Weakly Charged Compact Stars in $f \left( R \right)$ gravity

TL;DR

This paper investigates how electric charge and modifications to gravity influence the structure and mass limits of compact stars, using numerical methods to compare extended gravity theories with general relativity.

Contribution

It introduces a detailed numerical analysis of charged compact stars within $f(R)$ gravity, exploring the effects of charge and gravity modifications on their properties.

Findings

Mass-radius relations depend on charge and gravity parameters.

The Oppenheimer Volkoff mass limit is affected by the extended gravity parameters.

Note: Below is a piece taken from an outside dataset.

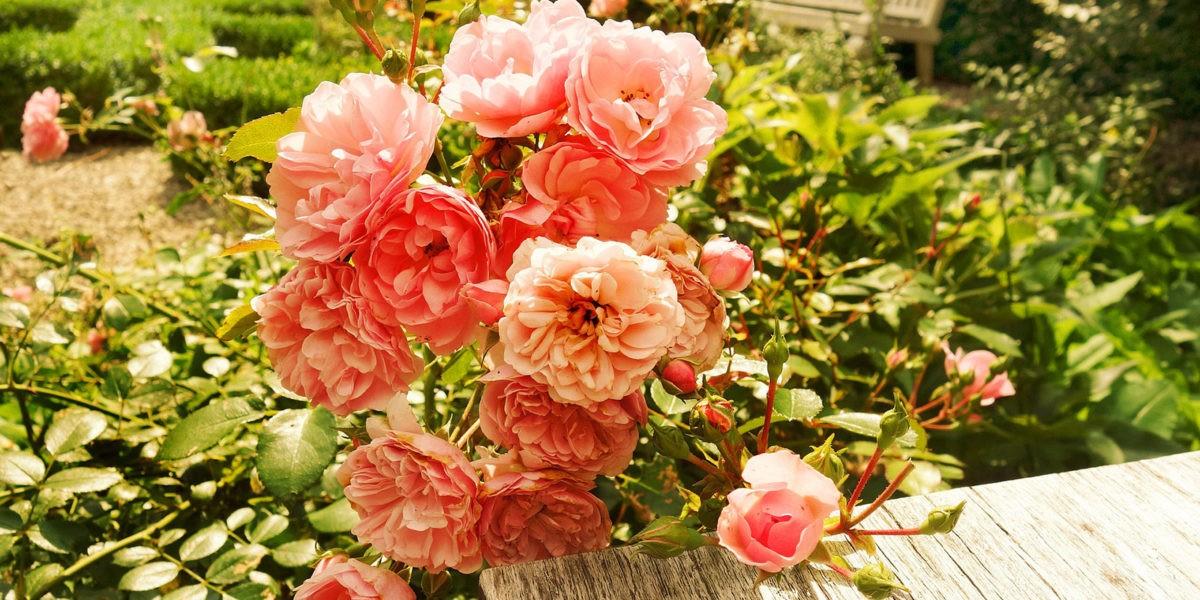Les rosiers : peu d'entretien pour de magnifiques fleurs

Results differ from those predicted by standard General Relativity.

Abstract

We study electrically charged compact stars in the framework of extended theory of gravity (ETG). We assume that the charge density is proportional to the energy density. The polytropic equation of state is chosen to describe the state of the charged perfect fluid. We aim to find the Oppenheimer Volkoff (OV) mass limit for charged compact stars. A detailed numerical study is performed. We show the dependence of the mass-radius diagram of the spheres on the values of the perturbatif parameter $\beta$, the polytropic exponent $\gamma$ and the charge fraction $\alpha$. Our results are compared with those found in the literature in the case of applying General Relativity (GR).